Baumfällungen in stadtnahen Wäldern

Ein Thema, das ich als Forstmann im Ruhestand ansprechen möchte, sind die Baumfällungen in unseren stadtnahen Wäldern. Es liegt mir fern, solch hässliche Bilder im „Südanzeiger“ zu veröffentlichen. Der Meinung einer Leserin der Augsburger Allgemeinen Zeitung (AZ) in ihrem Leserbrief ist meiner Meinung nach nichts mehr hinzuzufügen: Ich bin traurig, sprachlos und mehr als wütend, angesichts der unsensiblen Brutalität, mit der der Natur im Stadtwald, besonders am Lochbach und entlang der Wertach zwischen Göggingen und Inningen, begegnet wurde.

Altbäume, auch gesunde, wurden gefällt, Sträucher und Lebensraum für Insekten und Vögel wurden entfernt; die Blumenstauden von Akelei, Rainfarn und Goldrute wurden herausgerissen und geschreddert, und so weiter. Wo bleibt hier das Gespür und das Gefühl für die Natur und deren Bedeutung, aber auch für uns Menschen?!

Der Klimawandel macht nicht nur den Wäldern hier massiv zu schaffen. Der Anteil der Bäume, die noch wirklich gesund sind, hat ein historisches Tief erreicht und liegt allein in Bayern bei nur noch knapp zwölf Prozent. Dass die Lage ernst ist, geht aus dem Waldbericht 2023 des Bayerischen Forstministeriums hervor. Die Fichte, die häufigste Baumart in Bayern, erreicht den schlechtesten Wert seit Beginn der Untersuchungen. Hitze, Dürreperioden und Sturmschäden infolge des Klimawandels haben massive Auswirkungen auf die Wälder. Die trockene und heiße Witterung begünstigte zudem die Entwicklung der Borkenkäfer, so dass es zu einer Massenvermehrung kam. Da auch andere Baumarten unter dem Klimawandel leiden, ist es für die Zukunft extrem wichtig, Wälder so zu gestalten, dass unterschiedliche Bäume nebeneinander wachsen. So ist es jetzt möglich, dass auf den Flächen, auf denen nun geschädigte Bäume verschwinden, ein neuer, klimafreundlicher Wald entstehen kann, denn ein diverser Wald ist ein resistenter Wald. Im Klartext heißt das, dass künftig unterschiedliche Arten gemischt werden müssen.

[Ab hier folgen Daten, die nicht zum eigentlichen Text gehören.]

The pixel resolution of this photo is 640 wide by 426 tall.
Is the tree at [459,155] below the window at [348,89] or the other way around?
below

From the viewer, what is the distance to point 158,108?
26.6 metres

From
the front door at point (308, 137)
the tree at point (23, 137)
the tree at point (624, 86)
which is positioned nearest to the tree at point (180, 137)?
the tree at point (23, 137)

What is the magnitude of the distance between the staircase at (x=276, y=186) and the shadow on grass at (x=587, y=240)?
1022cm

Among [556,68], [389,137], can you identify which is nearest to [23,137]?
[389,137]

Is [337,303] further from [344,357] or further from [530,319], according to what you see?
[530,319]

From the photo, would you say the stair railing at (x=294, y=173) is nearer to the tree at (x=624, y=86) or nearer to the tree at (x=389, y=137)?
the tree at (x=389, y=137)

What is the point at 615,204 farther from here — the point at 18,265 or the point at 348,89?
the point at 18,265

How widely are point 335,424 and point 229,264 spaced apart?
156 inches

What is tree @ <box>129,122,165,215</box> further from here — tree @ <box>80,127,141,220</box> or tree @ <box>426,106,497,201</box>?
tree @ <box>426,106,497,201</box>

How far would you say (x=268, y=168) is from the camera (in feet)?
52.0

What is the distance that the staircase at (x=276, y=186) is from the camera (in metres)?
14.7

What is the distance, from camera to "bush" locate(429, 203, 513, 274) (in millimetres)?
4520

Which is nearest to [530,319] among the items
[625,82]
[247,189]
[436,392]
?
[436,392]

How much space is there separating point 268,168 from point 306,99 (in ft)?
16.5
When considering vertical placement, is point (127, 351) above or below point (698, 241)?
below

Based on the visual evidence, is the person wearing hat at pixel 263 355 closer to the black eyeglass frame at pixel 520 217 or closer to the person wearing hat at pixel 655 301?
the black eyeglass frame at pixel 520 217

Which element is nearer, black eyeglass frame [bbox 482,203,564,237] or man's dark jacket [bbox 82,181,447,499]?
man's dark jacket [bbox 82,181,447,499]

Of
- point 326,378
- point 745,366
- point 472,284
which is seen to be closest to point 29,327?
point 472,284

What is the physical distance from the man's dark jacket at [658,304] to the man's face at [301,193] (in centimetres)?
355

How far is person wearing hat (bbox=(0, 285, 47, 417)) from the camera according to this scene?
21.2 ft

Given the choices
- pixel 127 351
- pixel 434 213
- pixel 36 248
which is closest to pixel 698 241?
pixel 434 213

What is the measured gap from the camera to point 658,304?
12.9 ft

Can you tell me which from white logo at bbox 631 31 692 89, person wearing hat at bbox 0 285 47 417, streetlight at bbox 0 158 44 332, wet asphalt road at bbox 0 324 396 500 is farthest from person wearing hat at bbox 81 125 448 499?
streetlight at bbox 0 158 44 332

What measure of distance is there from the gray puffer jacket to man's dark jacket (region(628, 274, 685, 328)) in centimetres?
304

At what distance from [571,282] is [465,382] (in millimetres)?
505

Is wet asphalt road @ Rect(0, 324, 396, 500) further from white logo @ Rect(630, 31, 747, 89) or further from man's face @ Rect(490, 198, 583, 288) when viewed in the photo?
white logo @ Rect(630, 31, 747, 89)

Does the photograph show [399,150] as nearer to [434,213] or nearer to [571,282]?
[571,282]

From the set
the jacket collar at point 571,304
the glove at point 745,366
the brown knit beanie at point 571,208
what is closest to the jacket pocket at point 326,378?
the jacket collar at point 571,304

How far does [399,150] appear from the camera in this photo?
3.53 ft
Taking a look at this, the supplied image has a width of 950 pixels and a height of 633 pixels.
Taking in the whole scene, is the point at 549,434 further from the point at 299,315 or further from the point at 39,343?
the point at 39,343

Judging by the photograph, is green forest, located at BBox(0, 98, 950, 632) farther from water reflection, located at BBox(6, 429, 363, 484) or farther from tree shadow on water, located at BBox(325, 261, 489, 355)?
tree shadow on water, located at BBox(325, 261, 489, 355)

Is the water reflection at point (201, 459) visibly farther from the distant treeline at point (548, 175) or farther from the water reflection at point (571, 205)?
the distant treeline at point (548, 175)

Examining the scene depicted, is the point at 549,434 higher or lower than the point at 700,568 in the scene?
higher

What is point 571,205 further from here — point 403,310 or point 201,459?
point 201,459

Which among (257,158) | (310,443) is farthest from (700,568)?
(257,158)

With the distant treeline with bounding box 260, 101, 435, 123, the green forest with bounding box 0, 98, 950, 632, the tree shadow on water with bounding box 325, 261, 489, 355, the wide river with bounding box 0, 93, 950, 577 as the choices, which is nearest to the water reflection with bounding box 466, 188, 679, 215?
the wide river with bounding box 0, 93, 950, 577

In all meinen Waldführungen habe ich zu diesem Thema schon immer betont, dass bereits ab 1880 der damalige Leiter der Stadtforstverwaltung, Oberforstrat Franz Ganghofer, mit dem Anbau fremdländischer Holzarten begann. Als erste Fremdländer wurden Weymouthskiefern, Roteichen, Douglasien und japanische Lärchen angebaut. Allein der Diedorfer Exotenwald ist ein Waldkomplex von besonderer dendrologischer Bedeutung. Auf etwa 5 Hektar sind über 50 fremdländische Gehölze zu bestaunen, darunter Große Küstentanne, Douglasie, Westliche Hemlocktanne und Mammutbaum mit Höhen zwischen 40 und 60 Metern und Vorratsfestmetern von 15 bis 35 Kubikmetern. Um all diese Gedanken besser zu verstehen, wurde vor einigen Jahren auf einer Länge von über 2,5 Kilometern im Forstrevier Diedorf ein „Waldinformationspfad“ eingerichtet, wo an 12 Stationen, das heißt, Bildtafeln Wissenswertes zu erfahren ist. Auf alle Fälle ist eine Wanderung wert, besonders in den kommenden Sommermonaten.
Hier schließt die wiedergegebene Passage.